JEPs proposed to target JDK 10 (2017/11/2) (original) (raw)

mark.reinhold at oracle.com mark.reinhold at oracle.com
Mon Nov 13 21:05:50 UTC 2017


2017/11/8 9:07:18 -0800, volker.simonis at gmail.com:

...

@Brian: You wrote: "For nontrivial projects, you are expected to work iteratively, progressively refining the design, interface, implementation, and test suite together, outside of the main code line, until it is ready, and then — and only then — do you start the process of proposing to target." That's actually exactly how I understand the process as well. However, looking at the reality, how many of the JEPs (except Jigsaw and some ports) have been developed in their own repositories before they have been integrated into the main line?

Many other JEPs were, or are being, developed in their own forests or repositories. Off the top of my head:

104: Annotations on Java Types 109: Enhance Core Libraries with Lambda 126: Lambda Expressions & Virtual Extension Methods 127: Improve Locale Data Packaging and Adopt Unicode CLDR Data 128: Unicode BCP 47 Locale Matching 138: Autoconf-Based Build System 139: Enhance javac to Improve Build Speed 150: Date & Time API 169: Value Objects 174: Nashorn JavaScript Engine 189: Shenandoah: An Ultra-Low-Pause-Time Garbage Collector 191: Foreign Function Interface 199: Smart Java Compilation, Phase Two 217: Annotations Pipeline 2.0 218: Generics over Primitive Types 222: jshell: The Java Shell (Read-Eval-Print Loop) 223: New Version-String Scheme 258: HarfBuzz Font-Layout Engine 265: Marlin Graphics Renderer 286: Local-Variable Type Inference 300: Augment Use-Site Variance with Declaration-Site Defaults 301: Enhanced Enums 302: Lambda Leftovers 303: Intrinsics for the LDC and INVOKEDYNAMIC Instructions 305: Pattern Matching 309: Dynamic Class-File Constants

Quite a few other, typically smaller, JEPs were, or are being, developed in their own branches in a sandbox forest/repository [1].

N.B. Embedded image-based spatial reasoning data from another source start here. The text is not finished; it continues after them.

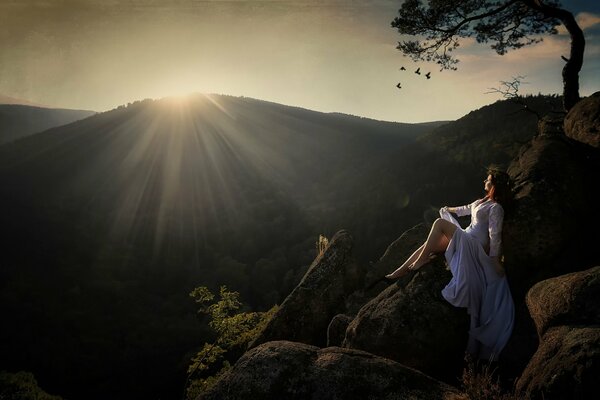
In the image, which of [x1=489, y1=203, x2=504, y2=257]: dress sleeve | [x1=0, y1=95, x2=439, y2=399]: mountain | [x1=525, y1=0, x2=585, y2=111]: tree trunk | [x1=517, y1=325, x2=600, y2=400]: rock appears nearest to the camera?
[x1=517, y1=325, x2=600, y2=400]: rock

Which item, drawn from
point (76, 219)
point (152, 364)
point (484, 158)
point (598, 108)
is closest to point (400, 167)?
point (484, 158)

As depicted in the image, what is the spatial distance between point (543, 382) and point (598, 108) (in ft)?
19.9

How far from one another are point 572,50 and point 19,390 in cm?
2451

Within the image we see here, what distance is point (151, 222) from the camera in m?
100

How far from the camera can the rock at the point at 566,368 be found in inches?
139

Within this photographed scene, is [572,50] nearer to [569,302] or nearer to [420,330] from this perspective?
[569,302]

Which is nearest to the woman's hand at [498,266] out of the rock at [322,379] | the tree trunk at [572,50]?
the rock at [322,379]

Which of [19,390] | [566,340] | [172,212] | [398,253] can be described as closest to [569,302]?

We have a serious process/infrastructure problem because creating a new clone is a much to heavyweight operation

What do you mean by "heavyweight"? Sure, it takes more disk space than we'd like, but even most laptops these days are big enough to hold a handful of forests/repositories (if not dozens), and fast enough that cloning another one is no big deal.

and branches are not yet a generally accepted "working model" in the OpenJDK.

We can almost certainly make more and better use of branches, or perhaps bookmarks, going forward, and now that we have a consolidated repository I suspect that various interested contributors will look more closely at that.

Let alone the fact of testing such a clone/branch (i.e. JPRT/Mach5 for the insiders :) I'm also not sure if other tools like JBS work well with branches for example. Finally, it is currently much easier to attract the attention of a potential Oracle reviewer/sponsor when you subdivide your JEP into small sub features. I wouldn't call that cheating - it's just the only viable way to get your work done if you're an external contributor.

So, to sum it up, I think we have a well defined and sound process but we really need the infrastructure and tools to execute it!

I agree that it'd be nice to have better infrastructure and tools, and as you know a number of efforts are under way on that front. In the meantime, however, if you have a question about a Proposed-to-Target JEP, and the answer to that question would be obvious if we had better infrastructure and tools, then please just ask the question of the JEP's owner.

Even perfect infrastructure and tools would be no substitute for conversation and collaboration, nor for the resulting trust that builds up over time.